### [Exercise instructions]
Tally the lines in the listing below that contain the string "point" and give only that number.

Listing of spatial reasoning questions
——————

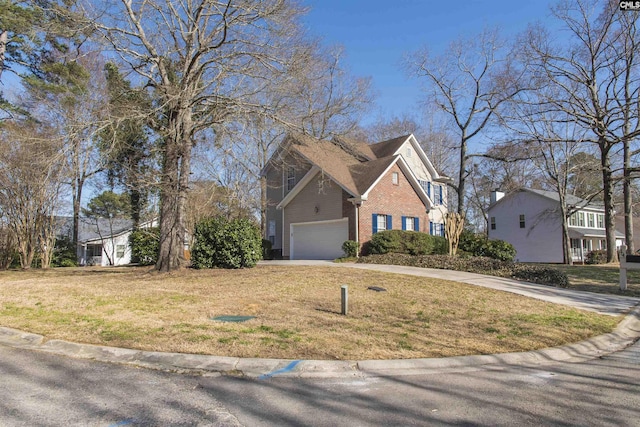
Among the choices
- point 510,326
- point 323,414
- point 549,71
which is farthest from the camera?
point 549,71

——————

### [Solution for this task]
4